Using a sufficiently high impact velocity and large volume of the coating mix jet stream, current jet nozzle coaters can be run at web speeds as high as about 1500-1600 m/min, however, with the penalty that the high mass flow rate of coat passed on the moving web to the doctor blade may readily cause the doctor blade to vibrate. To make doctoring easier, the amount of applied coating mix should be controlled to as close as possible to the final coat weight, which is difficult to accomplish in current coaters that do not lend themselves to operate at such low coat weights. However, if the amount of applied coat is kept below 150 g/m.sup.2, doctoring can be performed at a relatively low linear loading of the blade, which means that theoretically a jet nozzle applicator should be able to manage these coat weights also at high web speeds. Herein, another problem arises at high web speeds in that the coating mix jet fails at these low coat weights to penetrate sufficiently well through the air layer travelling with the web, whereby the web tends to become marked with a large number of uncoated spots. Since the velocity of the coating mix jet stream cannot be increased above a certain limit, it is necessary to use a large amount of applied coat to cut through the air barrier. If the jet velocity is reduced with regard to the web speed, the mass flow rate of coating mix passed through the jet nozzle may be increased correspondingly; but even in this case the coat amount fed through the jet nozzle cannot be made very small.
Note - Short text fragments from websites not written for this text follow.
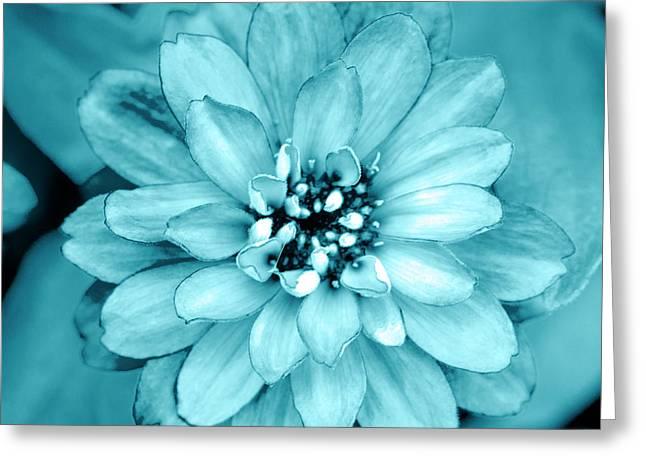Aqua Bloom Greeting Card by Sean Davey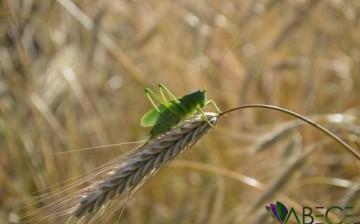 Böcek Kıyameti; Çekirgelerin Sayıları Azalıyor!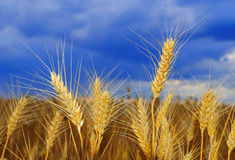 Wheat on the field Royalty Free Stock Photos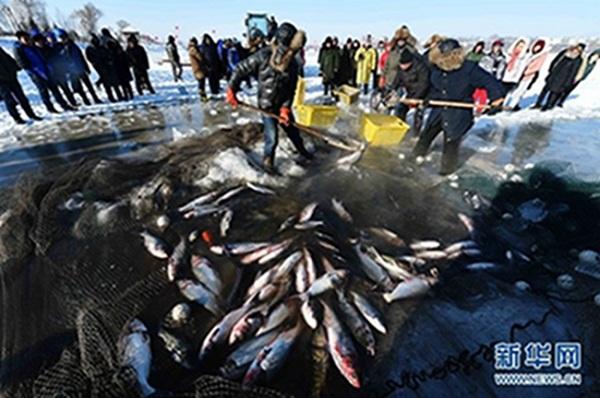 """黑龙江哈尔滨渔民冒着零下20度""""极寒""""冬捕 从网中捞鱼"""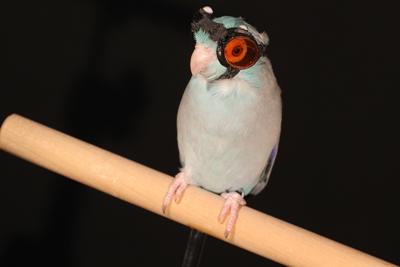 Custom safetly goggles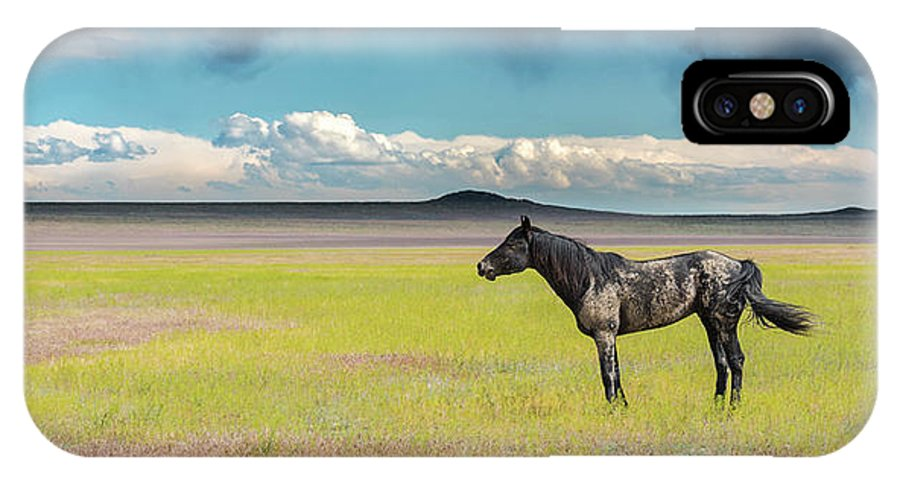 Mustangs IPhone X Case featuring the photograph Alone by Greig Huggins
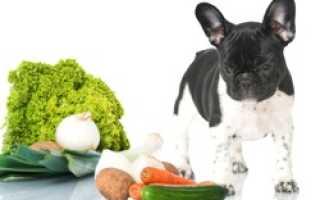 Можно ли давать морковь собакам курам и другим животным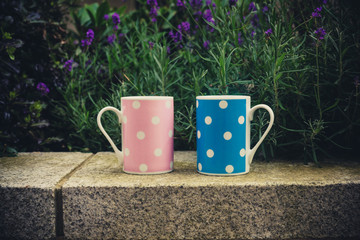 Pink and blue cups outside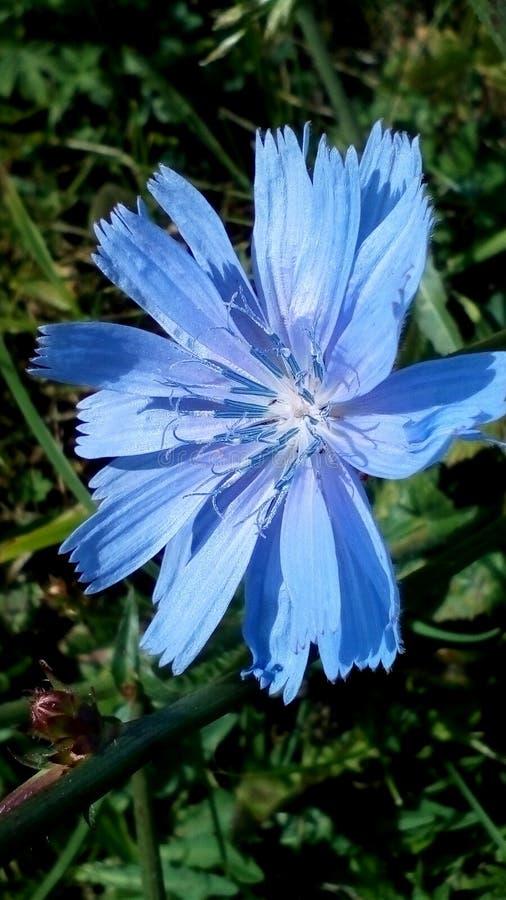 Flor 7 da chicória foto de stock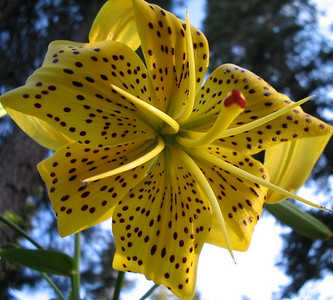 Yellow Tiger Lily 08_04_2006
Typically, the exit velocity of the coating mix jet stream is 15-20% of the web speed, which means that a web speed of 20 m/s requires a coating mix jet stream velocity of 4-5 m/s.
In a jet nozzle applicator, the amount of coat applied to the web is in the order of 200-300 ml/m.sup.2, from which the doctor blade removes 90-95%. Herein, the nozzle orifice gap width is set to about 0.7-1 mm, sometimes even as wide as 3 mm.
The smallest amount of coating mix that can be applied is determined by the gap width of the slit orifice. Obviously, while a narrower orifice allows a thinner coating mix jet stream to be ejected, a practical difficulty appears in the manufacture of straight lips for slit orifices having gap widths of less than one millimeter extending over the entire machine width with a high dimensional accuracy. In fact, to apply exactly the desired amount of coating mix to web, the gap width of the slit orifice should be controlled to 20-100 um. As the gap width of a slit orifice this narrow cannot be measured reliably by means of mechanical gauges, very expensive measurement devices of special design would be required for gauging the gap width of the slit orifice. On the basis of the above discussion, it is easy to see that, by virtue of a facility permitting direct application of a desired coat amount to the web, the doctoring step after the application of the coat would become redundant and also other benefits could be gained.